Luc 13, 1-9 – Une histoire pleine de bruit et de fureur

 

Pasteur Bernard Mourou

Vous connaissez sans doute ce jugement sans appel de Shakespeare sur l’histoire du monde : une histoire pleine de bruit, de fureur, qu’un idiot raconte et qui n’a pas de sens.

Comment pourrions-nous avoir un avis différent aujourd’hui, après un XXe siècle qui a vu la Shoa et dans un XXIe siècle donne des signes que le pire reste possible ?

Et nos vies personnelles échappent malheureusement de moins en moins à cette irruption du chaos.

Jésus ne dit pas autre chose lorsqu’il rappelle ces deux faits divers, qui semblent avoir marqué les esprits de ses contemporains : le massacre de fidèles dans l’exercice de leur religion et l’effondrement de cette tour.

L’actualité se répète : deux mille ans après ces paroles de Jésus, rien n’a changé.

Dans le premier cas, on peut trouver un coupable : c’est l’armée romaine et celui qui la commande, le préfet de Judée Ponce Pilate, qui est entré dans l’histoire pour d’autres raisons.

En revanche Jésus évoque un second exemple où il n’y a pas de coupable, même si aujourd’hui on intenterait un procès à son architecte. Mais si la justice pouvait apporter la solution, cela se saurait, et nous en constatons hélas tous les jours le dysfonctionnement.

De la même manière, dans les deux événements que Jésus choisit d’évoquer, il serait vain, et même pernicieux, de vouloir trouver un sens. Ni les victimes de l’armée romaine, ni celles de la tour effondrée, ne sont coupables : il serait vain de vouloir établir un lien entre leur conduite et de ce qui leur est arrivé. Parmi les victimes, nul doute que tout le spectre de la ferveur religieuse était représenté.

◆ Données de l'exercice:
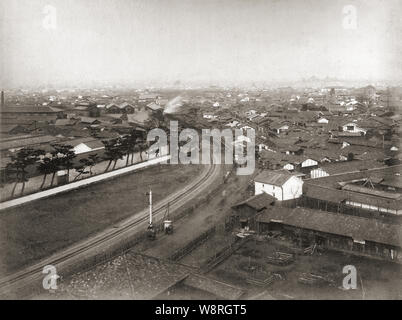 [ 1880s Japan - Railway Tracks in Southern Osaka ] —   Railway tracks of Hankai Tetsudo winding through southern Osaka. Started in 1885 (Meiji 18), the railroad connected Osaka with Sakai. In 1898 (Meiji 22) the company merged with Nankai Railway; it is now known as Nankai Electric Railway. Below the overpass, the railroad crossing can be seen. At this time, trains still stopped at crossings. Beyond the overpass is Nanba Railway Station. Shot between 1886 and 1890.  19th century vintage albumen photograph. Stock Photo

◆ Travail demandé: Recopiez mot pour mot le passage de la prédication sur Luc 13 compris entre « Pasteur Bernard Mourou » et « rien n’a changé. », bornes incluses.

◆ Corrigé:
Pasteur Bernard Mourou

Vous connaissez sans doute ce jugement sans appel de Shakespeare sur l’histoire du monde : une histoire pleine de bruit, de fureur, qu’un idiot raconte et qui n’a pas de sens.

Comment pourrions-nous avoir un avis différent aujourd’hui, après un XXe siècle qui a vu la Shoa et dans un XXIe siècle donne des signes que le pire reste possible ?

Et nos vies personnelles échappent malheureusement de moins en moins à cette irruption du chaos.

Jésus ne dit pas autre chose lorsqu’il rappelle ces deux faits divers, qui semblent avoir marqué les esprits de ses contemporains : le massacre de fidèles dans l’exercice de leur religion et l’effondrement de cette tour.

L’actualité se répète : deux mille ans après ces paroles de Jésus, rien n’a changé.